Несколько секунд мы просто сидели там. Он наблюдал, как я взяла половинку сэндвича и откусила кусок. Сэндвич оказался намного лучше картошки.

Джон как будто не знал, что делать, пока я ем.

Он наблюдал за мной, затем смотрел на другие предметы в комнате. Я видела, как его взгляд остановился на пульте от настенного монитора, но он его не взял. Я тоже не могла сейчас переварить новостные каналы и сомневалась, что просмотр фильма станет для нас достаточным отвлечением.
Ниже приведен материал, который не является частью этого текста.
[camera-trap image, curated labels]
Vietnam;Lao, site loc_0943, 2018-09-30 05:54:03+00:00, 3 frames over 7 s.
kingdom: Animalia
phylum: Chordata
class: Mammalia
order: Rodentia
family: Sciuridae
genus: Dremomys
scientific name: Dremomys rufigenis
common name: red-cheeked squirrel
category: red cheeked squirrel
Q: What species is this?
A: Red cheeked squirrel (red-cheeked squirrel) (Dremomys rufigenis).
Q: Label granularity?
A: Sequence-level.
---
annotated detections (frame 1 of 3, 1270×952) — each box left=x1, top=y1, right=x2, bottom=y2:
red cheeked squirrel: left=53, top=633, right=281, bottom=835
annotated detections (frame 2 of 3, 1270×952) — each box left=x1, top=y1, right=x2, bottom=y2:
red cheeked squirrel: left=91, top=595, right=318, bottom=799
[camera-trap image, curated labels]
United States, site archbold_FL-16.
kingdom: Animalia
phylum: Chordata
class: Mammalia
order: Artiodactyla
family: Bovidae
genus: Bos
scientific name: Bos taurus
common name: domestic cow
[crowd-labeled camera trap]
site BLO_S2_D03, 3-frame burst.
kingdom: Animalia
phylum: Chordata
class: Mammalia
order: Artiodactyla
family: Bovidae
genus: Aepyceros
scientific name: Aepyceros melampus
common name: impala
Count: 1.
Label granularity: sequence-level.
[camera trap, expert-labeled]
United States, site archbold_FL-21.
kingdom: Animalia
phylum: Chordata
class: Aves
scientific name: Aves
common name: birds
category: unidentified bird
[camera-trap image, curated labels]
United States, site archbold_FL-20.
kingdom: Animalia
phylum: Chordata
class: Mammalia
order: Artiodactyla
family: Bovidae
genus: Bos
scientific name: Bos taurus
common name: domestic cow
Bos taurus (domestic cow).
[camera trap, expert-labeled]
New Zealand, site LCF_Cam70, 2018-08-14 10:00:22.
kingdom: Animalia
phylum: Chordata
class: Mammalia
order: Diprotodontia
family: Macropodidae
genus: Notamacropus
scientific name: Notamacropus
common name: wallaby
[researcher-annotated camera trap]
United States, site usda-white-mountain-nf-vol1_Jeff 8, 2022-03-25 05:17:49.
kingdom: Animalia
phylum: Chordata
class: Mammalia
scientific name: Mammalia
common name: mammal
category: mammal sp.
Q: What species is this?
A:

Наверное, это запихнёт его обратно в то состояние, похожее на грёзы наяву.

Он нуждался во сне. В настоящем сне, а не в дрёме на диване, то пробуждаясь от погребальных ритуалов, то задрёмывая обратно. Я подумывала принести ему что-нибудь крепкое, в духе того, что пил Ревик.

Затем мне пришла в голову другая мысль.

— Что, если я заставлю тебя немного поспать? — спросила я, прожевав последний кусок сэндвича. Стряхнув крошки с рук на тарелку, я потянулась к салфетке. — Так похмелья не будет, — добавила я, выдавив улыбку.

— Ты можешь уйти, если хочешь, Элли. Правда. Всё хорошо.

Я покачала головой.

— Я никуда не пойду. Но тебе так больше нельзя, Джон. Нельзя. Тебе нужно на какое-то время отключиться.

Долгое время он не отвечал, но я видела, как в его глаза вернулась усталость, и он вновь вытер лицо рукой.

— Ладно, — сказал он наконец.

Его голос звучал обречённо. Однако я решила не выискивать в этом подтекст. Поставив стакан воды, который я наполовину осушила, я вытерла рот тканевой салфеткой и встала на ноги.

— Пошли, — сказала я, протянув руку.

Кивнув, он сжал мои пальцы.

Он позволил мне отвести его в спальню, которую он последние три месяца делил с Дорже. Я попыталась вспомнить, сколько они в общей сложности жили вместе, и осознала, что не знаю. Поначалу они не показывали своих отношений — при мне, по крайней мере. К тому времени, когда я заметила, они довольно сильно погрузились в свет друг друга.

Я села на покрывало, дожидаясь, пока Джон сделает свои дела в ванной.

Когда он вышел, я наблюдала, как он скидывает ботинки, и заметила, что он всё ещё одет в ту же одежду, что и на собрании. Он избавился от куртки, носков и джинсов перед тем, как улечься на кровать. Оставшись только в боксёрах и, похоже, в одной из рубашек Дорже, он скользнул под одеяло и лёг, закрыв глаза так, будто дожидался смертного приговора.

Я подумывала ещё поговорить с ним, затем решила, что не стоит.

Вместо этого я подождала, пока он устроится под одеялом, погладила его по волосам, когда его голова опустилась на подушку. Только после того, как он по-настоящему устроился и расслабился, я вырубила его своим светом.

Я сделала это так деликатно, как только могла, не затягивая.

Ещё долгое время я просто сидела на краю кровати, наблюдая, как он спит.